En los oídos de muchos de los que marchaban no se había apagado aún el es­truendo ensordecedor que estremeció a la capital y les resultaba imposible deste­rrar de sus mentes la im­ponente imagen, semejante al hongo nuclear alzándose amenazadora sobre el puer­to, con una mezcla de trozos de madera, metal y fragmen­tos de metralla que al caer se diseminaban por todos la­dos. Después se produjo otro estallido. El suceso conmo­vió los corazones y se impu­so la pregunta ¿qué estaba pasando?

Aquel obrero fue uno de los que acudió al lugar lleno de angustia, aunque sin mie­do, para ayudar en lo que fuera posible. Nadie en esos momentos pensó en el peli­gro, sin embargo, los prime­ros socorristas fueron prác­ticamente barridos por la segunda explosión. Fue des­garrador enfrentarse a cuer­pos sin vida, algunos enne­grecidos por las llamas, otros mutilados o desaparecidos: ¡casi 100 muertos y 200 heri­dos!, un saldo terrible.

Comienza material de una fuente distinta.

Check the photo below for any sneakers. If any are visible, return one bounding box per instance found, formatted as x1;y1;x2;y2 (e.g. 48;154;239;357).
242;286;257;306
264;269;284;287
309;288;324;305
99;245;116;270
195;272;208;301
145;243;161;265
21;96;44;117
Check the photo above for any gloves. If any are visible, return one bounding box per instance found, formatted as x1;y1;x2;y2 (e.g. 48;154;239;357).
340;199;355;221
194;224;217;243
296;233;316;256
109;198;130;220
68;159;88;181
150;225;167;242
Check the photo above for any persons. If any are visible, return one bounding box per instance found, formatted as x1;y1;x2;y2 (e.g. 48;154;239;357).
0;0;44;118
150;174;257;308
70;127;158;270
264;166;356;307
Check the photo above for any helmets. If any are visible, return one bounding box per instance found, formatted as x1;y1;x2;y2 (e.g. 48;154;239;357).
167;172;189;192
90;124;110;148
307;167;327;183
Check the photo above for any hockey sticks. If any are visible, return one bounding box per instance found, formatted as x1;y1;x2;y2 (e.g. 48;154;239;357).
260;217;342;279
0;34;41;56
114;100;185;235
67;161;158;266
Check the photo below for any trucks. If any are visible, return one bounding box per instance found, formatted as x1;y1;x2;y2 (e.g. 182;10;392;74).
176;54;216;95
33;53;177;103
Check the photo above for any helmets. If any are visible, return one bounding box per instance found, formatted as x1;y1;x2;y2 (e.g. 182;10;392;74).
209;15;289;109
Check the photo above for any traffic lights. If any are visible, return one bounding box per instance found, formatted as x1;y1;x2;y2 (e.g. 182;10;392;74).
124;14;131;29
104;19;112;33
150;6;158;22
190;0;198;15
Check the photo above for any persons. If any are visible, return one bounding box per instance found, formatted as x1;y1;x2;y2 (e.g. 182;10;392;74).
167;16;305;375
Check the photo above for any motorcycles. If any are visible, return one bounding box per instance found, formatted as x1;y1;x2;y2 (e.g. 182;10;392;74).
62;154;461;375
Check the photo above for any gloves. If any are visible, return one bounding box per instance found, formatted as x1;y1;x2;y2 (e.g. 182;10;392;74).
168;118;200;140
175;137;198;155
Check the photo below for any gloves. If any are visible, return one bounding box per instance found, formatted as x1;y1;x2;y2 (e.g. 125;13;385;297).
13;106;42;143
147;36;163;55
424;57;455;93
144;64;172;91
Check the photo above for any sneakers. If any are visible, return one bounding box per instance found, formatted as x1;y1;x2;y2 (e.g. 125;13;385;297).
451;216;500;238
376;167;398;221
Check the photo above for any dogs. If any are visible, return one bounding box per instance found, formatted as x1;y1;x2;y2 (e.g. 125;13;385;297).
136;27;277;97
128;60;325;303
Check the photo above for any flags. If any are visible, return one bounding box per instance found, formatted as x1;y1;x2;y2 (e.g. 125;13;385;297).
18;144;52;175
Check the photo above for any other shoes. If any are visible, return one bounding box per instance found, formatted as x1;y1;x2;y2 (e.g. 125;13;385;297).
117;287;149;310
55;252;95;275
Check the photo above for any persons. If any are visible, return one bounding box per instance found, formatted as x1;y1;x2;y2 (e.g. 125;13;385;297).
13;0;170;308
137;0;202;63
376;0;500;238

Todo eso inundaba las mentes de los que camina­ban desde la CTC hasta la necrópolis de Colón, en mar­cha compacta encabezada por los principales dirigen­tes de la Revolución tomados firmemente de los brazos. Cualquiera de ellos podría haber muerto porque se pre­sentaron inmediatamente en el escenario del siniestro. El Che estaba auxiliando a los heridos en las afueras del muelle y a Fidel y Raúl les faltaban 300 metros para llegar cuando se produjo la segunda explosión…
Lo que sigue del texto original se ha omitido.